[Hidden-tech] New Massachusetts Encryption Law

Chris Hoogendyk hoogendyk at bio.umass.edu
Fri Feb 27 15:56:37 EST 2009



Mark Firehammer wrote:
> I use Retrospect. They have a number of products that encrypt backups. Mac
> or PC
>
> "Highest level, government standard security for backup media
> Retrospect can use 128- or 256-bit AES encryption, in addition to
> SimpleCrypt and DES encryption to ensure the security of your data."
>  
> http://www.retrospect.com/products/software/retroforwin/ 
>   


Roger Williams wrote:
> All recent versions of AMANDA support encryption.  This might be a good
> solution if you already have your tape drives.
>
> But if you were thinking about buying new tape drives, it would be a good idea
> to compare the prices of drives with hardware encryption.
>   


Roger Williams wrote:
> One of my colleagues pointed out that Bacula can also do this.  It might be a
> bit more versatile than Amanda.
>   


RA Cohen wrote:
>
> Bacula certainly supports data encryption -->>  
> http://www.bacula.org/en/dev-manual/Data_Encryption.html
>
> All of my clients are running bacula and I am certainly available to 
> assist others with this fine "Enterprise-Grade" program.


Well, we could get into religious wars here. ;-)

Amanda and Bacula are both open source projects and typically require a 
little more effort in the initial setup than some commercial products. 
But they are free and have free community support.

Both products also have commercial support available from various 
consultants and companies.
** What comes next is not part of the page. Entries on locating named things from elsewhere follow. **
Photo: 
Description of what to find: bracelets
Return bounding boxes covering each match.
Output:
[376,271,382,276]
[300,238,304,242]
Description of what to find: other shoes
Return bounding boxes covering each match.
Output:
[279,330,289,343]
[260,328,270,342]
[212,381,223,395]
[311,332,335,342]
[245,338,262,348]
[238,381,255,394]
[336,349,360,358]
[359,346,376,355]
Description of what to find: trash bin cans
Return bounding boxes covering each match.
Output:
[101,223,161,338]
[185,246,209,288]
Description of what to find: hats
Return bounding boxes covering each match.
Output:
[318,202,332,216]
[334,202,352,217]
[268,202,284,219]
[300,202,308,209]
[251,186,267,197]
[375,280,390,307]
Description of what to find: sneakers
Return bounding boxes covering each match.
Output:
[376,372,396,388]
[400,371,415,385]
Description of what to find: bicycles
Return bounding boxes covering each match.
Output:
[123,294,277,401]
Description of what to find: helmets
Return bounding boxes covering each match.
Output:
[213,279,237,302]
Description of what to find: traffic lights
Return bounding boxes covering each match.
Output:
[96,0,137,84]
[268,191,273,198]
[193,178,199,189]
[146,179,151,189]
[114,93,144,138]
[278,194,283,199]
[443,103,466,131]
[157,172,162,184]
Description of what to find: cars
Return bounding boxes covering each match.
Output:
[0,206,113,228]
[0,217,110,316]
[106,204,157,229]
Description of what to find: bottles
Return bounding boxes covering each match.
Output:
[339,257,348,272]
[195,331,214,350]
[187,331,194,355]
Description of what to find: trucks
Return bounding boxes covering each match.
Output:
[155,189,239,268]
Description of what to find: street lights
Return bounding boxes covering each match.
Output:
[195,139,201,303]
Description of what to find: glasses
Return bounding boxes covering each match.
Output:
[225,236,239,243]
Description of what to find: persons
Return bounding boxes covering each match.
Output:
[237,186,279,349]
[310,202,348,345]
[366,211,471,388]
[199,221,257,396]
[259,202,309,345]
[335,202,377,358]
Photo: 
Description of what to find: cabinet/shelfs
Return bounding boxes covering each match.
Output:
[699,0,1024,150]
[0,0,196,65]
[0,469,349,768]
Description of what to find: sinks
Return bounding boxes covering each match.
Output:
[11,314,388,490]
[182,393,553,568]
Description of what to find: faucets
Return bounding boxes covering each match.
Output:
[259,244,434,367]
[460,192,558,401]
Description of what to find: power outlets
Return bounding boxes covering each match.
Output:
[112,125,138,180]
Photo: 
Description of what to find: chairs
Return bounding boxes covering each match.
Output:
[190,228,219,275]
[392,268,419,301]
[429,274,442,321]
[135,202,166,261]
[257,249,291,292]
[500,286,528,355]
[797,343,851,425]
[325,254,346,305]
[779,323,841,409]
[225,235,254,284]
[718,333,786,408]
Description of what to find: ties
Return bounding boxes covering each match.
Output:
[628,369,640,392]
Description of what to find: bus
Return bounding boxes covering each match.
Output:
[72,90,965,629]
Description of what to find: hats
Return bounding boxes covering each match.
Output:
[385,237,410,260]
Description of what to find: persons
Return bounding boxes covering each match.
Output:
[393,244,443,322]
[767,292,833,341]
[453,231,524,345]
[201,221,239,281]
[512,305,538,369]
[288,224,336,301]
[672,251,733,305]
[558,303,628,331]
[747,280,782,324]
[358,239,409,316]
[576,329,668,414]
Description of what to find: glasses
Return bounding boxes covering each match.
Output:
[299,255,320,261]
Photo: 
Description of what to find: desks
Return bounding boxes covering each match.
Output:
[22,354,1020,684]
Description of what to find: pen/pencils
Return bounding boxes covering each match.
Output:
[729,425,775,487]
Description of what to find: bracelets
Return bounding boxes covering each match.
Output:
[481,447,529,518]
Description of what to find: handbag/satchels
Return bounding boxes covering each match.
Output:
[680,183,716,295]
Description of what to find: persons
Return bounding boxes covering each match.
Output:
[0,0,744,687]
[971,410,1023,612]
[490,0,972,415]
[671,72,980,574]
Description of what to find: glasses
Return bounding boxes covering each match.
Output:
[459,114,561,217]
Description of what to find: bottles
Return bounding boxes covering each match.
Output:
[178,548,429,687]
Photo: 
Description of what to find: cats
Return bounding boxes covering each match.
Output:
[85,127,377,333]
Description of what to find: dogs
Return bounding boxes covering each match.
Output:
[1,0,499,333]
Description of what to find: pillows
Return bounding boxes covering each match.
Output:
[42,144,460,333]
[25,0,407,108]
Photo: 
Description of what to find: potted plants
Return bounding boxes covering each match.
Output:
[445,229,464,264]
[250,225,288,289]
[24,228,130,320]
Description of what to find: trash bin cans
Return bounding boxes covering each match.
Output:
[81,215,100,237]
It seems that Bacula has a little stronger 
local support from consultants in Europe, although Amanda clearly has 
stronger commercial support worldwide. Zmanda has been providing 
commercial support for a few years as well as funding programmers to 
work on the project; and, through their enterprise partnership with Sun, 
has enlisted Sun contract support for enterprises worldwide. So, in the 
last few years, Amanda development has moved faster and more solidly. 
They are one of the few open source projects that has been Security 
Certified by the Department of Homeland Security. They have also 
recently developed an interface for backing up to Amazon S3. So, you can 
put your encrypted data out on the cloud, if you choose.

Recently, linuxquestions.org held their annual members choice awards, 
and Amanda finished well ahead of Bacula in the voting.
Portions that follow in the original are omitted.